O sistema de pagamentos instantâneos Pix passou a integrar as justificativas apresentadas pelo governo dos Estados Unidos para impor uma tarifa de 25% sobre produtos brasileiros. Segundo especialistas em economia e relações internacionais, a medida estaria ligada principalmente a questões geopolíticas, já que o sistema fortalece a autonomia financeira do Brasil e reduz a dependência de plataformas internacionais de pagamento.
De acordo com a Agência Brasil, na avaliação do professor de Economia da Universidade Federal Rural do Rio de Janeiro (UFRRJ), Maicon Cláudio da Silva, o crescimento do Pix representa uma diminuição da influência dos Estados Unidos sobre a infraestrutura financeira brasileira. Para ele, o desenvolvimento de sistemas nacionais de pagamento amplia a soberania econômica dos países e reduz a necessidade de recorrer a redes internacionais controladas por empresas americanas.
O especialista também destacou que a expansão do Pix contribuiu para aumentar a inclusão financeira da população brasileira. Além de facilitar o acesso a serviços bancários, o sistema impulsionou o uso de cartões de crédito e outros produtos financeiros. Em 2025, as operações com cartões movimentaram R$ 4,5 trilhões, crescimento de 10,1%, conforme dados da Associação Brasileira das Empresas de Cartões de Crédito e Serviços (Abecs).
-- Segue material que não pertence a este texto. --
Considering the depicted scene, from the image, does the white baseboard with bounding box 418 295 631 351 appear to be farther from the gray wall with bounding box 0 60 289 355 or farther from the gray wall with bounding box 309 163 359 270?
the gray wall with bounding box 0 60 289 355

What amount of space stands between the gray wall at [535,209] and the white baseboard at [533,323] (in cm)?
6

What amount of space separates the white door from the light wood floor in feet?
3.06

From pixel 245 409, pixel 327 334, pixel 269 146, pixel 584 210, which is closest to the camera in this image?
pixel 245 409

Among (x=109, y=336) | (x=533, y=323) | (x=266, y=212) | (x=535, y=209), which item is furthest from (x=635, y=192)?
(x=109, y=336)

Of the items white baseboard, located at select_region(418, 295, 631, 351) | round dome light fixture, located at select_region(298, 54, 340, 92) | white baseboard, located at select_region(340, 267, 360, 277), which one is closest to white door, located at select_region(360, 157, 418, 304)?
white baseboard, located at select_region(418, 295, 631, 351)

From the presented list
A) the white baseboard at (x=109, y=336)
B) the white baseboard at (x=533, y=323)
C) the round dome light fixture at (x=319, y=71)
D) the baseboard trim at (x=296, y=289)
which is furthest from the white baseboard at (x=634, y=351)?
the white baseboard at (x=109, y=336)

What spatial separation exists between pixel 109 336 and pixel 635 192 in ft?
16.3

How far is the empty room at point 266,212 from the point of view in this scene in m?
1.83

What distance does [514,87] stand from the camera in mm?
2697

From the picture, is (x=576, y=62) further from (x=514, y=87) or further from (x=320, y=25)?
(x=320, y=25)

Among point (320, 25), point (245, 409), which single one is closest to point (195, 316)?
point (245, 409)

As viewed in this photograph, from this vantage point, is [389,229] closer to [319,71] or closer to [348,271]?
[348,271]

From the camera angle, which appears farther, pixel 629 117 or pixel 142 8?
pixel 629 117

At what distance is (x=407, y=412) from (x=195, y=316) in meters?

Ainda segundo Silva, apesar das tarifas impostas ao Brasil, os próprios Estados Unidos podem sofrer impactos econômicos, já que mantêm superávit comercial na relação com o mercado brasileiro. Na visão do economista, as sanções têm como principal objetivo ampliar o poder de influência internacional de Washington.
O professor de Geopolítica da Escola Superior de Guerra (ESG), Ronaldo Carmona, afirmou que o Pix se consolidou como um instrumento de fortalecimento da soberania financeira do Brasil. Ele ressaltou que o Banco Central mantém acordos de cooperação técnica com 47 países interessados em desenvolver sistemas semelhantes, o que pode reduzir gradualmente a dependência de plataformas estrangeiras.
Carmona acrescentou que sistemas nacionais de pagamento dificultam a aplicação de sanções financeiras por parte dos Estados Unidos, uma vez que operam de forma independente das redes americanas. Como exemplo, foram citadas medidas adotadas por Washington contra instituições e indivíduos de outros países, além das restrições financeiras impostas a Cuba.
O debate sobre maior autonomia nos meios de pagamento também ocorre na Europa. A revista britânica The Economist destacou que iniciativas como o Pix e projetos da União Europeia podem reduzir a predominância das grandes operadoras internacionais. Entre essas iniciativas está o Euro Digital, sistema público de pagamentos eletrônicos previsto para iniciar sua fase piloto em 2027. A presidente do Banco Central Europeu, Christine Lagarde, afirmou que o objetivo é diminuir a dependência de redes de pagamento estrangeiras e ampliar a soberania financeira do bloco.